Proselint: The Linting of Science Prose and the Science of Linting Prose

SciPy 2016

Lecture

July 13, 2016
3:30pm to 4:00pm
Austin, TX

Writing is notoriously hard, even for the best writers, and it's not for lack of good advice — a tremendous amount of knowledge is strewn across usage guides, dictionaries, technical manuals, essays, pamphlets, websites, and the hearts and minds of great authors and editors. But this knowledge is trapped, waiting to be extracted and transformed.

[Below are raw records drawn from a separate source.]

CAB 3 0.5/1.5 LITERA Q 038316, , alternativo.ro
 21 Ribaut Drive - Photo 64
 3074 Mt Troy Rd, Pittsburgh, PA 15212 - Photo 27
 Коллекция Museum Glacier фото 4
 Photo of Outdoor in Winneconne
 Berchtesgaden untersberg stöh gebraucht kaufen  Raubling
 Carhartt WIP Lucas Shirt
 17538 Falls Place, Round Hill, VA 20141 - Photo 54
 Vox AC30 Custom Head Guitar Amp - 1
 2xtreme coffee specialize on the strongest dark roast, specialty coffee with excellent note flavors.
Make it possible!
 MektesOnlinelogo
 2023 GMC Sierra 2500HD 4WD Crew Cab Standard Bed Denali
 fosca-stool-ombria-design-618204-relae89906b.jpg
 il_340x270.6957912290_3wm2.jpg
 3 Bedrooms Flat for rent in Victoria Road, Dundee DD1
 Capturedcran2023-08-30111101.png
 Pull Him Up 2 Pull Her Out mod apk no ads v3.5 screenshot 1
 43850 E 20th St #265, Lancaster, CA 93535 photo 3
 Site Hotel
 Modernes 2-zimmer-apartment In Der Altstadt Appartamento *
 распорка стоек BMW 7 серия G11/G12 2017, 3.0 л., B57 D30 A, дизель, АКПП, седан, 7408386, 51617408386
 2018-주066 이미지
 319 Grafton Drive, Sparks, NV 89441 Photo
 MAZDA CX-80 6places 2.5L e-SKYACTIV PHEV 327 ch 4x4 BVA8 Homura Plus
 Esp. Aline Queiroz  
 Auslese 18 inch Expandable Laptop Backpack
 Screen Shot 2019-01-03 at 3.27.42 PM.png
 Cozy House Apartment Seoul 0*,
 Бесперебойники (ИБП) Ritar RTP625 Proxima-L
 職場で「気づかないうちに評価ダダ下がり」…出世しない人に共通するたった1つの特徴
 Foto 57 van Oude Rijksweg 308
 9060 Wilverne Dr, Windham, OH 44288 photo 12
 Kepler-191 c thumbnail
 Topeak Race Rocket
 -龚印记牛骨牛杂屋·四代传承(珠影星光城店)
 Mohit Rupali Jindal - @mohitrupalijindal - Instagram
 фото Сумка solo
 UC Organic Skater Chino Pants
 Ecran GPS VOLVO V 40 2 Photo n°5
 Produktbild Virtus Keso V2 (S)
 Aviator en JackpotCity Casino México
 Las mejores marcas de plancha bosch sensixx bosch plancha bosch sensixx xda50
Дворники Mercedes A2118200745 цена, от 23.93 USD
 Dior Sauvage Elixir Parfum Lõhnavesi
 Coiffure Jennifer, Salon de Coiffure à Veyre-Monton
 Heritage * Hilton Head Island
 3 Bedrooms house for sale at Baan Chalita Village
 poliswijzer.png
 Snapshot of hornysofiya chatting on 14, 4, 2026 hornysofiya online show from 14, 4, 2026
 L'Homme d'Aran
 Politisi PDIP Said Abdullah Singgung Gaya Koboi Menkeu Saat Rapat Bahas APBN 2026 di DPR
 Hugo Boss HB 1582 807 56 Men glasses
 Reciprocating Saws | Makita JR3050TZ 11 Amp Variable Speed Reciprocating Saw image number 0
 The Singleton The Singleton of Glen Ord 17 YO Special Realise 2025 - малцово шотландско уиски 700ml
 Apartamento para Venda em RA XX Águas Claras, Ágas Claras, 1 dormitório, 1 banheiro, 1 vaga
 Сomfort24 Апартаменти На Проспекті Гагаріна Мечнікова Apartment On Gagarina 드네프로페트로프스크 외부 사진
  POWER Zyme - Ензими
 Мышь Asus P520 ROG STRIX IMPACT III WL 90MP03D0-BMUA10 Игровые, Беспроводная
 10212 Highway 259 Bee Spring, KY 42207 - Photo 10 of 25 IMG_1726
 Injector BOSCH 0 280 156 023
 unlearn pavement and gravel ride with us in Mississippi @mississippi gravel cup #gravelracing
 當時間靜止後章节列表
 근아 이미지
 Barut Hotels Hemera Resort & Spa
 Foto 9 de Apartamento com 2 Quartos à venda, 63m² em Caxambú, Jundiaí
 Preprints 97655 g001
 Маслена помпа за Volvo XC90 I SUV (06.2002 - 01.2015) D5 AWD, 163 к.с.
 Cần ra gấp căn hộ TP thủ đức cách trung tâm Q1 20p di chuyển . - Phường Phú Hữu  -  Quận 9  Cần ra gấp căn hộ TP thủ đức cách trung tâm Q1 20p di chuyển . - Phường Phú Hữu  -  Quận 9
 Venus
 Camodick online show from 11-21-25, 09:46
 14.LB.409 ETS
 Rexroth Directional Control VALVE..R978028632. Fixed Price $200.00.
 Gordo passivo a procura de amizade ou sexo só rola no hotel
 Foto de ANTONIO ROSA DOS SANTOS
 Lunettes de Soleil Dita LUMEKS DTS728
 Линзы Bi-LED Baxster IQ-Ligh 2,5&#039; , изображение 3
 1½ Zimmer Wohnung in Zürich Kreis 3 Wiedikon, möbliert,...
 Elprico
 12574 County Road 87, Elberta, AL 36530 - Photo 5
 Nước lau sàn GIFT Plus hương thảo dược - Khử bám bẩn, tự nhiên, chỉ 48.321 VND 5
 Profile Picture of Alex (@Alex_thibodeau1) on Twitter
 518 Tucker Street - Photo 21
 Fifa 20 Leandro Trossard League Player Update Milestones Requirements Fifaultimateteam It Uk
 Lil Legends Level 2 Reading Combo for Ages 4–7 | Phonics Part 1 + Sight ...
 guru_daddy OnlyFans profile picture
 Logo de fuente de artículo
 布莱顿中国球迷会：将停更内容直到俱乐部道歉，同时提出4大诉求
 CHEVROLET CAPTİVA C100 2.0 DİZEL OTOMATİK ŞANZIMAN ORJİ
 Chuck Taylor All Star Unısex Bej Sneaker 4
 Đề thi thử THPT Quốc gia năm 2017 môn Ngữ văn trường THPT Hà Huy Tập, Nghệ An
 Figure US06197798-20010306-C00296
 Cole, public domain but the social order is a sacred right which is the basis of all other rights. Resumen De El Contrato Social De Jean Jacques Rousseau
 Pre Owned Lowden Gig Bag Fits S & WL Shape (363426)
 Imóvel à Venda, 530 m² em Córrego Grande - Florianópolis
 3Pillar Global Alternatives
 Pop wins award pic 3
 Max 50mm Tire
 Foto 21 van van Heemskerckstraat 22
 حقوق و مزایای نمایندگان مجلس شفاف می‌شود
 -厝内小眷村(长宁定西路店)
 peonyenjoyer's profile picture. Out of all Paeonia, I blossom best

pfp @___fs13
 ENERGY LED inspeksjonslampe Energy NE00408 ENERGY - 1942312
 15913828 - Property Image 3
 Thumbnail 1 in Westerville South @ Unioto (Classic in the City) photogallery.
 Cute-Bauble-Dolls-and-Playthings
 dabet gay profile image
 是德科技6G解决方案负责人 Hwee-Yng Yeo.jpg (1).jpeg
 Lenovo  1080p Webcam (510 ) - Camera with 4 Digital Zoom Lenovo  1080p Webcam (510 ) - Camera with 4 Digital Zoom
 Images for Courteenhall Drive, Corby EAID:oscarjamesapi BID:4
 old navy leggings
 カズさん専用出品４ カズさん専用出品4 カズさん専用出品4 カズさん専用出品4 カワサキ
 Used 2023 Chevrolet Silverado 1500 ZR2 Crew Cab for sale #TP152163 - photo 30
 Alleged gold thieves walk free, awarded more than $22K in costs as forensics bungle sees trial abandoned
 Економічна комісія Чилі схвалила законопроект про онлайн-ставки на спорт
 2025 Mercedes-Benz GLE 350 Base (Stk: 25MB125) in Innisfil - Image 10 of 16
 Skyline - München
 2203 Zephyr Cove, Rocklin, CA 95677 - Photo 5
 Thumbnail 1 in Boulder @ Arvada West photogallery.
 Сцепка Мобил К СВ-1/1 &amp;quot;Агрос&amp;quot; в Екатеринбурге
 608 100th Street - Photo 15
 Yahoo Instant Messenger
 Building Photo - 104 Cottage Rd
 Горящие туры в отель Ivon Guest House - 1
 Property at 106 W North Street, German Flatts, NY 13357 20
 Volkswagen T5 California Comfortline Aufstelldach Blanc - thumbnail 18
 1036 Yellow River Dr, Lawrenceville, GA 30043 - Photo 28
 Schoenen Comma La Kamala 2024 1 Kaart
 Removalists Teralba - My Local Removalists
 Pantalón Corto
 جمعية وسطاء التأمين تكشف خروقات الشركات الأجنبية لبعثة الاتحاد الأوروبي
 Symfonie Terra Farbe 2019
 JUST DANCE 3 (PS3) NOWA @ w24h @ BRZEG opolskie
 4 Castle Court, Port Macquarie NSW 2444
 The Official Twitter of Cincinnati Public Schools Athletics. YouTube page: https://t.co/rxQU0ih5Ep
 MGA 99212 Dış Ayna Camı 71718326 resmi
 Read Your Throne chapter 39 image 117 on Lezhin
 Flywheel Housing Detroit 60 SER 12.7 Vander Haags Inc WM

We built Proselint, a Python-based linter for prose. Proselint identifies violations of expert style and usage guidelines. Proselint is open-source software released under the BSD license and works with Python 2 and 3. It runs as a command-line utility or editor plugin (e.g., Sublime Text, Atom, Vim, Emacs) and outputs advice in standard formats (e.g., JSON). Though in its infancy – perhaps 2% of what it could be – Proselint already includes modules addressing: redundancy, jargon, illogic, clichés, sexism, misspelling, inconsistency, misuse of symbols, malapropisms, oxymorons, security gaffes, hedging, apologizing, pretension.

Proselint can be seen as both a language tool for scientists and a tool for language science. On the one hand, it includes modules that promote clear and consistent prose in science writing. On the other, it measures language usage and explores the factors relevant to creating a useful linter.

Presenter(s):
M Pacer, University of California, Berkeley
Jordan Suchow, University of California, Berkeley

The annual SciPy Conference brings together over 650 participants from industry, academia, and government to showcase their latest projects, learn from skilled users and developers, and collaborate on code development. The full program consists of 2 days of tutorials, 3 days of talks, and 2 days of developer sprints.

SciPy 2016 Talk and Poster Schedule

Speaker(s)

M Pacer

BIDS Alum - Postdoctoral Scholar

M Pacer was a computational cognitive scientist working as a core developer on the Jupyter Project.  Her work focused on developing mechanisms for integrating computational narratives (e.g., Jupyter notebooks) into the scientific publishing pipeline, with long range goals to make a data set appropriate for scientific language processing, which required joint inference on natural language (as scientific prose in which connections to previous work and theory are usually established), mathematical language (as equations, formalisms, and theorems that precisely express theoretical relations), and programming language (in the explicit or implicit computations that connect data to theories).